## Your instructions
Please repeat the listing below with "balcony" swapped for "terrace" everywhere it occurs, leaving everything else unchanged.

▼

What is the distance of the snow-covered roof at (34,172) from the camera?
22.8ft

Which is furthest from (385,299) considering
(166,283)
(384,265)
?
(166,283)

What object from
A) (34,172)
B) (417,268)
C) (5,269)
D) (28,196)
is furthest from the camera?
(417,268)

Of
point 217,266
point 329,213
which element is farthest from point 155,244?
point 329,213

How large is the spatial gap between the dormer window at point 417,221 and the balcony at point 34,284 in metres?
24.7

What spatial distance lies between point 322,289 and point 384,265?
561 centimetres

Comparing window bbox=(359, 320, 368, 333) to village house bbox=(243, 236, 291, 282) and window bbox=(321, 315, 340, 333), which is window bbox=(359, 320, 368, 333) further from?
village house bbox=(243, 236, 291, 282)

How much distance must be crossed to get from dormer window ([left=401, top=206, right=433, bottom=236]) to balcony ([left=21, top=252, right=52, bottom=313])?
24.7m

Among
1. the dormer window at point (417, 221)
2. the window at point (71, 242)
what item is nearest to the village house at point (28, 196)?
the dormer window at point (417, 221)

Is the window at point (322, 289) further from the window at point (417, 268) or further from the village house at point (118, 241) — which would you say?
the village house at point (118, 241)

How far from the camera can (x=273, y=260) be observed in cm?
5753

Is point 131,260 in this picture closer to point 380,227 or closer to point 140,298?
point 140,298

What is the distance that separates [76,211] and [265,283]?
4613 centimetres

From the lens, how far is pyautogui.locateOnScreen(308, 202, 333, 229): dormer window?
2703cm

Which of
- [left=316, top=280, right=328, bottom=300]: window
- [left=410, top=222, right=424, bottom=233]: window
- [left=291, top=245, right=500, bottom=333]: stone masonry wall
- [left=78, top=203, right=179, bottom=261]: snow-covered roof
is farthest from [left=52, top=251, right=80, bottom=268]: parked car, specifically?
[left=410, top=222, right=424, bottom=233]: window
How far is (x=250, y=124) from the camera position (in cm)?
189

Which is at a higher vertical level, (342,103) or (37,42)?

▲

## Correct answer
What is the distance of the snow-covered roof at (34,172) from the camera?
22.8ft

Which is furthest from (385,299) considering
(166,283)
(384,265)
?
(166,283)

What object from
A) (34,172)
B) (417,268)
C) (5,269)
D) (28,196)
is furthest from the camera?
(417,268)

Of
point 217,266
point 329,213
which element is farthest from point 155,244?
point 329,213

How large is the spatial gap between the dormer window at point 417,221 and the terrace at point 34,284 in metres?
24.7

What spatial distance lies between point 322,289 and point 384,265?
561 centimetres

Comparing window bbox=(359, 320, 368, 333) to village house bbox=(243, 236, 291, 282) and window bbox=(321, 315, 340, 333), which is window bbox=(359, 320, 368, 333) further from?
village house bbox=(243, 236, 291, 282)

How much distance must be crossed to get from dormer window ([left=401, top=206, right=433, bottom=236]) to terrace ([left=21, top=252, right=52, bottom=313])?
24.7m

Among
1. the dormer window at point (417, 221)
2. the window at point (71, 242)
what item is nearest to the village house at point (28, 196)?
the dormer window at point (417, 221)

Is the window at point (322, 289) further from the window at point (417, 268) or further from the village house at point (118, 241) — which would you say?
the village house at point (118, 241)

How far from the camera can (x=273, y=260) be observed in cm?
5753

Is point 131,260 in this picture closer to point 380,227 or closer to point 140,298?
point 140,298

What is the distance that separates [76,211] and [265,283]?
4613 centimetres

From the lens, how far is pyautogui.locateOnScreen(308, 202, 333, 229): dormer window?
2703cm

Which of
- [left=316, top=280, right=328, bottom=300]: window
- [left=410, top=222, right=424, bottom=233]: window
- [left=291, top=245, right=500, bottom=333]: stone masonry wall
- [left=78, top=203, right=179, bottom=261]: snow-covered roof
is farthest from [left=52, top=251, right=80, bottom=268]: parked car, specifically?
[left=410, top=222, right=424, bottom=233]: window
How far is (x=250, y=124) from the camera position (in cm)?
189

Which is at a higher vertical level, (342,103) or (37,42)?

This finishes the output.